# Supplied passage
In case you're not familiar, Steven Slater is (or was) a flight attendant for the airline JetBlue who became a media sensation after an encounter with an unruly passenger.
According to published reports, the passenger, who before takeoff had been involved in a near fistfight with another traveler over space in the overhead bins, continued to behave badly when the plane landed in New York. She was up before the plane came to a stop, yanking her suitcase out of the bin. When Slater tried to stop her, she cursed him and struck him on the head with the luggage (whether deliberately or inadvertently is not clear).
At this point, Slater had had enough. He got on the plane's intercom and delivered the following soliloquy: "To the (bad word) who called me a (bad word) and told me to (bad word) off: (bad word) you! I've been in the business 28 (bad word) years. That's it. I'm done."

[Stored records]
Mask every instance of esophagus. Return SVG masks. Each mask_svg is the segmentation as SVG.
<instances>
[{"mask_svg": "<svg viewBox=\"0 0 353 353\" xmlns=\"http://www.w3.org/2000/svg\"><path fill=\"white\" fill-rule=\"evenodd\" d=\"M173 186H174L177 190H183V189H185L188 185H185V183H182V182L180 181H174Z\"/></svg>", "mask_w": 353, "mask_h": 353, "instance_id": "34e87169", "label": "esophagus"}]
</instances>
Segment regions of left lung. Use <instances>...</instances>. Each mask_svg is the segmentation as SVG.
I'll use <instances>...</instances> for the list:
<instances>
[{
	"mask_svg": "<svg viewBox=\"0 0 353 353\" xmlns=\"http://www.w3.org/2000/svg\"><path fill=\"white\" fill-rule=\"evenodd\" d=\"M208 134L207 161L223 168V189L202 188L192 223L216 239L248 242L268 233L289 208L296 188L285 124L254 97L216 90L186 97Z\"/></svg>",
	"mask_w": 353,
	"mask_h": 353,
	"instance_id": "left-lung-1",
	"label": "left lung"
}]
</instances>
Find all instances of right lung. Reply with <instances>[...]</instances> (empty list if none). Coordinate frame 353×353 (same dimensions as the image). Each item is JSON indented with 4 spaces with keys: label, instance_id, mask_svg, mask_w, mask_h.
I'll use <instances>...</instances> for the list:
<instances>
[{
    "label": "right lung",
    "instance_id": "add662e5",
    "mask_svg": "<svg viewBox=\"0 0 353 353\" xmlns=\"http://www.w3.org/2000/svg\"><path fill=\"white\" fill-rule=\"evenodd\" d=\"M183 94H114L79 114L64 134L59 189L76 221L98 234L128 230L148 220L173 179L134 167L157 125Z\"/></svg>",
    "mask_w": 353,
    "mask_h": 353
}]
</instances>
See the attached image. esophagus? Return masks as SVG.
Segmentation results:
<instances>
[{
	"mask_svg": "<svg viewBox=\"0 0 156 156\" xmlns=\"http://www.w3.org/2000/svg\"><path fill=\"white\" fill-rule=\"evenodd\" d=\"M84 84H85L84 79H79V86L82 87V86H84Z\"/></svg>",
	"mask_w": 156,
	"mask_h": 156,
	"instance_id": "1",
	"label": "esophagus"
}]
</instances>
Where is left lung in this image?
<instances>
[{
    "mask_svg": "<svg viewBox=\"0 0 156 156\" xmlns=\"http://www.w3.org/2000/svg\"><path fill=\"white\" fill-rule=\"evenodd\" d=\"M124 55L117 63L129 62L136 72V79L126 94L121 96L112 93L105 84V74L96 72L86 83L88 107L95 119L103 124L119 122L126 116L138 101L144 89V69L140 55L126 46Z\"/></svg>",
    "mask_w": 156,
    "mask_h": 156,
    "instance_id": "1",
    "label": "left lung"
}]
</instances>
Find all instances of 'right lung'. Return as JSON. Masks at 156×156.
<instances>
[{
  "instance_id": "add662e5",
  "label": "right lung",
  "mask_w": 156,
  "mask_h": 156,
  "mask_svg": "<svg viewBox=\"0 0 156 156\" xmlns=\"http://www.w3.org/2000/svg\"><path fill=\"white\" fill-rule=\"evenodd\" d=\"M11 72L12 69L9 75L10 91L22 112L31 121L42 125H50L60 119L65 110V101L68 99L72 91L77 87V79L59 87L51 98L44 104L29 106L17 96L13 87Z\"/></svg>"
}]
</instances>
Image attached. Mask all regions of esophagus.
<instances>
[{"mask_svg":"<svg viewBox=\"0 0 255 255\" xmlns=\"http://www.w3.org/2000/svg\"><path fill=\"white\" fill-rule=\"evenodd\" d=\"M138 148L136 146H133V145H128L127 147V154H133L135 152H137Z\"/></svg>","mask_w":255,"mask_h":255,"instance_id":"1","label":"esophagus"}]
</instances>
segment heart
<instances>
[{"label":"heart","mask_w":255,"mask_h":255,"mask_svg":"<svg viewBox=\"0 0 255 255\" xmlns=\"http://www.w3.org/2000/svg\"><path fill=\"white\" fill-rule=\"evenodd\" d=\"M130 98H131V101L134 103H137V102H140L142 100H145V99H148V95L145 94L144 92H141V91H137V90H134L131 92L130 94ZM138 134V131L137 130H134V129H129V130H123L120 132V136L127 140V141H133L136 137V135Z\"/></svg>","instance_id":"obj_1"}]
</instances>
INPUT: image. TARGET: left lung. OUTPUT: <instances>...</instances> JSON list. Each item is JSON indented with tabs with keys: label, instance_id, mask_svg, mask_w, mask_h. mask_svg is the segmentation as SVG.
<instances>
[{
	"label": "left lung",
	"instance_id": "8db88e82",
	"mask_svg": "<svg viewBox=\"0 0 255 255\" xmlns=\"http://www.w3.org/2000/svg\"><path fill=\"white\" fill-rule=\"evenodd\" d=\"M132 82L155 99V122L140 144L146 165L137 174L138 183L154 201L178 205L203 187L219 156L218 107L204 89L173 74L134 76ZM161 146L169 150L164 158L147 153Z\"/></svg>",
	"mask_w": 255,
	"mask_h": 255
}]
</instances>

# Exercise instructions
List every proper noun in the passage about the flight attendant, counting each only once. The records were taken from a separate source and have no connection to the text.

# Correct response
Steven Slater, JetBlue, New York